Roughly half (53.3 percent) of subjects who started ipilimumab discontinued treatment due to an adverse event. Among these, investigators determined about half (51 percent) of those events were drug-related. In contrast, only 4.6 percent of 474 patients who received placebo discontinued treatment due to an adverse event.
Investigators determined that treatment with ipilimumab 10mg/kg reduced the risk of the risk of distant metastasis or death by 24 percent. At five years, ipilimumab provided approximately 10 percent higher rates of recurrence-free survival (40.8 vs. 30.3 percent), overall survival (65.4 vs. 54.4 percent), and distant metastasis–free survival (48.3 vs. 38.9 percent), compared to placebo.
Sentinel lymph node biopsy has been identified as an important tool for melanoma staging when coupled with other factors, such as Breslow thickness. Macroscopic involvement of the nodes is generally a poor prognostic indicator, and previously available therapies, such as IFN-a, were not generally beneficial for such cases. Ipilimumab may represent a treatment option for these patients.
Importantly, newer tools have emerged, such as gene expression profiling (GEP), to assist in melanoma staging. GEP (DecisionDx, Castle Biosciences) uses reverse transcription polymerase chain reaction (RT-PCR) to assess the expression of 31 genes from primary melanoma tumors; findings are considered along with SLNB outcome for each patient. GEP outcome was shown to be a more significant and better predictor of disease-free, distant metastasis-free, and overall survival in univariate and multivariate regression analysis, compared with SLNB.2
Armed with a more accurate staging and improved knowledge of the individual’s risk for developing metastasis or recurrence, dermatologists can better engage in a discussion about the potential benefits of a treatment like ipilimumab, relative to the risks. For individuals with stage III melanoma who can tolerate ipilimumab treatment, there could be a benefit.
Jonathan Wolfe, MD is an Associate Professor of Dermatology at the University of Pennsylvania.

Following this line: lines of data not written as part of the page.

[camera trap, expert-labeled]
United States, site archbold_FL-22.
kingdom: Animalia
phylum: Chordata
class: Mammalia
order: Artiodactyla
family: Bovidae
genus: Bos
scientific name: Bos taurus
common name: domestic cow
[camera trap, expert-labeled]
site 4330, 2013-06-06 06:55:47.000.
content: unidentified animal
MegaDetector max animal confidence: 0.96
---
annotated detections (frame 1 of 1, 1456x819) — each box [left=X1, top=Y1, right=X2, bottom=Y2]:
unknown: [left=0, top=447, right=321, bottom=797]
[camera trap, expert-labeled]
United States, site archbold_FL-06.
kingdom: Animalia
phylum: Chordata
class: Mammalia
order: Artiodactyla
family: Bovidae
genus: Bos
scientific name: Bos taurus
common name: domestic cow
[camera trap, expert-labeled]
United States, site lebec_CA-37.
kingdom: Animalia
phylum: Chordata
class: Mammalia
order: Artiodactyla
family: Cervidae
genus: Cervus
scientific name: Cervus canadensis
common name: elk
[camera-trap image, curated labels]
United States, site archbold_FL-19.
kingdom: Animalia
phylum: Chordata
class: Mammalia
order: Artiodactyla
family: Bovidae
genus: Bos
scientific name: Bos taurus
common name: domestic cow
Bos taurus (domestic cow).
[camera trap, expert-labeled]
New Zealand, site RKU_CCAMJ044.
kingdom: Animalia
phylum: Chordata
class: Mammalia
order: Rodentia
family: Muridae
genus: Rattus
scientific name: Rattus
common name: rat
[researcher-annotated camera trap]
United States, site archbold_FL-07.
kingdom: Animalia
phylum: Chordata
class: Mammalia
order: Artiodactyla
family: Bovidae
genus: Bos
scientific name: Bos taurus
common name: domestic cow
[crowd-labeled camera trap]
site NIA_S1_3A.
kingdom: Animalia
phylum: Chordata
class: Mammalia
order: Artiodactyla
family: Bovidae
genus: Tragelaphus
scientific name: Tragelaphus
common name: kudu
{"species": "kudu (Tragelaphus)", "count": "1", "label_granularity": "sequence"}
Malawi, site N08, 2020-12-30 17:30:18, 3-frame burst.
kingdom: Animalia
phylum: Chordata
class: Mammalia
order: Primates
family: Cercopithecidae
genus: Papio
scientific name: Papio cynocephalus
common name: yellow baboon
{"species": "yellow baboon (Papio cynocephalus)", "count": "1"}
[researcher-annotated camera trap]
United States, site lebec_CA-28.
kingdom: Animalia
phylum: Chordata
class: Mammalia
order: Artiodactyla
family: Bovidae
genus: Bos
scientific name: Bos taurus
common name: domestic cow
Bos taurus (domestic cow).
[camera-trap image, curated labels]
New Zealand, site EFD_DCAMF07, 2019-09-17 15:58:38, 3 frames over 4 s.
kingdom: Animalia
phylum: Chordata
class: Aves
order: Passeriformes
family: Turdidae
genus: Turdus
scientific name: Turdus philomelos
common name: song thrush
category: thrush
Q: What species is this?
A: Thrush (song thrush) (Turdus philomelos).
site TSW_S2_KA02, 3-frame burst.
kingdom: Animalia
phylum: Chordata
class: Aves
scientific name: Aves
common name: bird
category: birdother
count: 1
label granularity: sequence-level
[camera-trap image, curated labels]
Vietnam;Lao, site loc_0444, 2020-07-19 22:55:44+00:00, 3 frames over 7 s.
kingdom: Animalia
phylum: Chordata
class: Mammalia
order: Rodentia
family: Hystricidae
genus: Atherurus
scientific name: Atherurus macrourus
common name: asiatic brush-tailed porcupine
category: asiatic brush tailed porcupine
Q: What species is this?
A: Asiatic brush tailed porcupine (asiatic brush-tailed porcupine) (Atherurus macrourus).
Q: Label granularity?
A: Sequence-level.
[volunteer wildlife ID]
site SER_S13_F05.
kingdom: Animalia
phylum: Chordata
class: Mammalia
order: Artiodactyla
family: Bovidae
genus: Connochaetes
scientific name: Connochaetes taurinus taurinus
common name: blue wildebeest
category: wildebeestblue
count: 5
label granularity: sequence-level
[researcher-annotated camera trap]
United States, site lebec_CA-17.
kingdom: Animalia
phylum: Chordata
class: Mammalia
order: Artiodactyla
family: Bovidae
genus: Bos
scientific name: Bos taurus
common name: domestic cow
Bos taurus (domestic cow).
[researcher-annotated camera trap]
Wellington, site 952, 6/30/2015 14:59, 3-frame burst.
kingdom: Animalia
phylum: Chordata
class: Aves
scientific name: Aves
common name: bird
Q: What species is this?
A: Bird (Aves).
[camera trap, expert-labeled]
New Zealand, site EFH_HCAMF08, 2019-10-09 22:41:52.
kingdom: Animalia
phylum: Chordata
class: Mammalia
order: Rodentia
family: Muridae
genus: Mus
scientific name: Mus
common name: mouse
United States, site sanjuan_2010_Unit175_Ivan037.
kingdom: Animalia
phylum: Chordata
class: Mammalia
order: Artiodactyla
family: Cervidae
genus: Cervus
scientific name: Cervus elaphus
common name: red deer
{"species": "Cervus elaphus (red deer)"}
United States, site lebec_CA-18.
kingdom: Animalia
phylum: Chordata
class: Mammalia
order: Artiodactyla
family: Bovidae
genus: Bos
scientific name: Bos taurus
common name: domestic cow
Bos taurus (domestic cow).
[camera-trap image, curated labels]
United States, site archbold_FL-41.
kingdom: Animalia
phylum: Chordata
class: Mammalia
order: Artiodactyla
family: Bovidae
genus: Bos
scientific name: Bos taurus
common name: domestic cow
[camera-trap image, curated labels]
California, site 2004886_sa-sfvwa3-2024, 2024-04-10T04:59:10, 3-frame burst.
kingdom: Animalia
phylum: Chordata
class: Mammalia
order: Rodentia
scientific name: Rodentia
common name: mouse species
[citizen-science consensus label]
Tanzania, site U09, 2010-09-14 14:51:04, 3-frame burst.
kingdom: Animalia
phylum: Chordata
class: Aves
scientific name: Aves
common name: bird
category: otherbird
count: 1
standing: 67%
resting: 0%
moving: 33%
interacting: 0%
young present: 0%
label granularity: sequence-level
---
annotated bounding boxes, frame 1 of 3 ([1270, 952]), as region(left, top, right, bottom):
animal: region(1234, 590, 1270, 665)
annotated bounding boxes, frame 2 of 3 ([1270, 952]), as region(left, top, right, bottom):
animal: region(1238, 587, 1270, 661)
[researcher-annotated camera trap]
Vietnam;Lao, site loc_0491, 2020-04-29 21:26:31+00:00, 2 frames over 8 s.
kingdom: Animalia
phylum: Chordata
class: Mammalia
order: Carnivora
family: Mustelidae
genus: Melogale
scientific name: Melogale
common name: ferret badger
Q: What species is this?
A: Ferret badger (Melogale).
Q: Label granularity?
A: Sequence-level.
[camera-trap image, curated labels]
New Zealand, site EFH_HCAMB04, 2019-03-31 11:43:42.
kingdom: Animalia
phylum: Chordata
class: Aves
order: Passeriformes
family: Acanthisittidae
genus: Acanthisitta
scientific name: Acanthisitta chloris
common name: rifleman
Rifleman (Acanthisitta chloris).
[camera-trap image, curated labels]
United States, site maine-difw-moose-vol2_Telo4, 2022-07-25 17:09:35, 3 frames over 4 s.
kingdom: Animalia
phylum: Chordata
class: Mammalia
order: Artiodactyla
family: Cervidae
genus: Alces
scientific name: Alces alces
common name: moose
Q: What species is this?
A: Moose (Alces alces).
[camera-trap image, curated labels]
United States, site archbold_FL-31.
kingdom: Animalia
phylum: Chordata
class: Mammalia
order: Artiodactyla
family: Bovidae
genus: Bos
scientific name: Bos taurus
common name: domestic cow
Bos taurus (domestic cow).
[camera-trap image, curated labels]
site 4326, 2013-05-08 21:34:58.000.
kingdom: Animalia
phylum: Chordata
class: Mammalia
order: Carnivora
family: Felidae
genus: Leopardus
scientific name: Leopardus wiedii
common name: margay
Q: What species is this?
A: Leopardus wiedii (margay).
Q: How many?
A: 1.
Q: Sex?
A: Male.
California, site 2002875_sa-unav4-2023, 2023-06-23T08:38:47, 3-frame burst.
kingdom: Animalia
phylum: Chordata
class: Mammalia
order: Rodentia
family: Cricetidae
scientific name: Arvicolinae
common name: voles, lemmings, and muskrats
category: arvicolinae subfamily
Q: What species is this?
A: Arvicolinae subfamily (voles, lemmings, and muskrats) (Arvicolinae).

1. Eggermont AM, Suciu S, Rutkowski P, et al. Long term follow up of the EORTC 18952 trial of adjuvant therapy in resected stage IIB-III cutaneous melanoma patients comparing intermediate doses of interferon-alpha-2b (IFN) with observation: ulceration of primary is key determinant for IFN-sensitivity. Eur J Cancer2016;55:111-121
2. Gerami P, Cook RW, Russell MC, Wilkinson J, Amaria RN, Gonzalez R, Lyle S, Jackson GL, Greisinger AJ, Johnson CE, Oelschlager KM, Stone JF, Maetzold DJ, Ferris LK, Wayne JD, Cooper C, Obregon R, Delman KA, Lawson D. Gene expression profiling for molecular staging of cutaneous melanoma in patients undergoing sentinel lymph node biopsy. J Am Acad Dermatol. 2015 May;72(5):780-5.